--- DATASET Enclosed Below ---

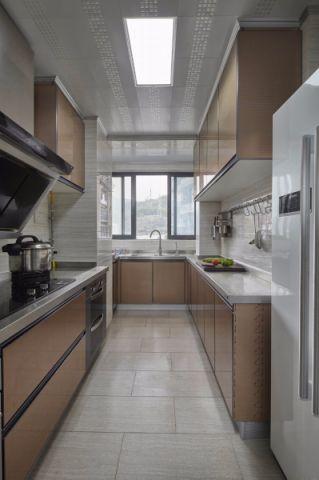 厨房黄色细节美式风格装修效果图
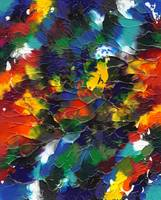 Multicolor Mixup Abstract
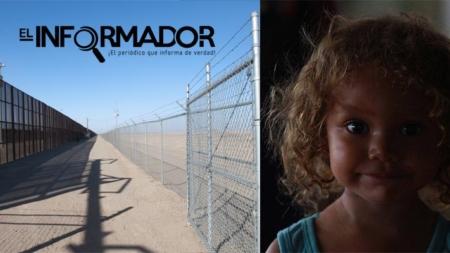 Niña inmigrante con lesiones al cruzar la valla fronteriza en Arizona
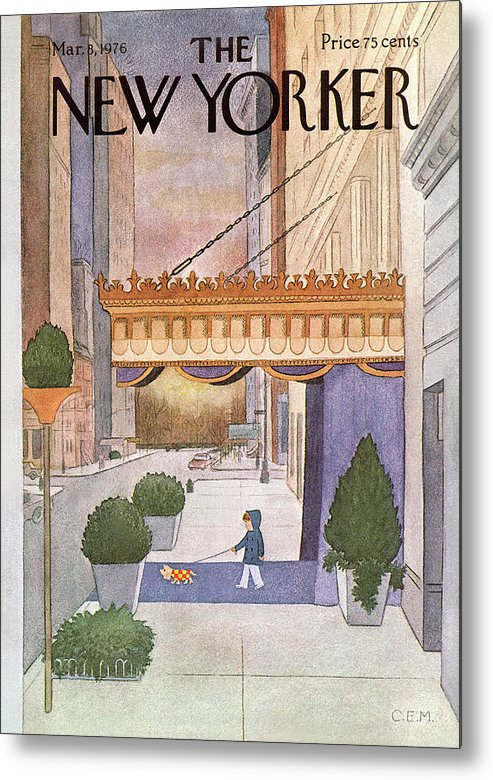 Upper East Side Metal Print featuring the painting New Yorker March 8th, 1976 by Charles E Martin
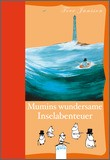 Cover: Mumins wundersame Inselabenteuer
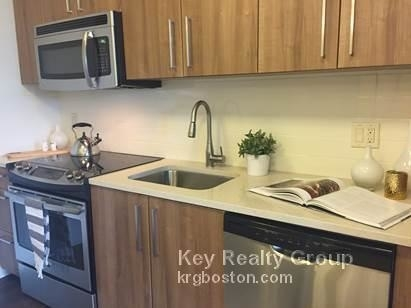Studio, Shawmut Rental in Boston, MA for $2,895 - Photo 2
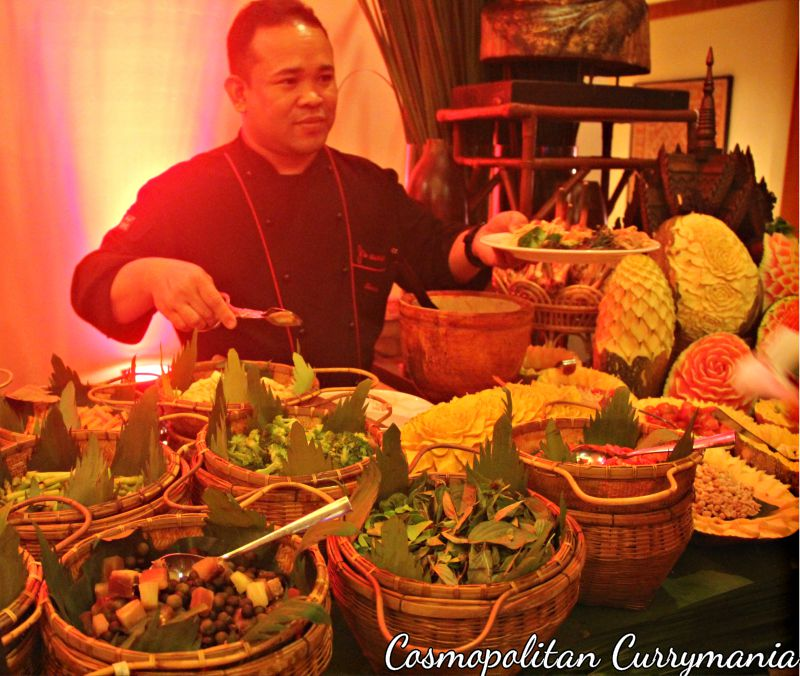 The Asian live counter served amazing food!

--- End of Enclosed DATASET ---

#### TRY IT:
The answer must be the data above, repeated exactly, with no pictures.

#### TASK SOLUTION:
 厨房黄色细节美式风格装修效果图
 Multicolor Mixup Abstract
 Niña inmigrante con lesiones al cruzar la valla fronteriza en Arizona
 Upper East Side Metal Print featuring the painting New Yorker March 8th, 1976 by Charles E Martin
 Cover: Mumins wundersame Inselabenteuer
Studio, Shawmut Rental in Boston, MA for $2,895 - Photo 2
 The Asian live counter served amazing food!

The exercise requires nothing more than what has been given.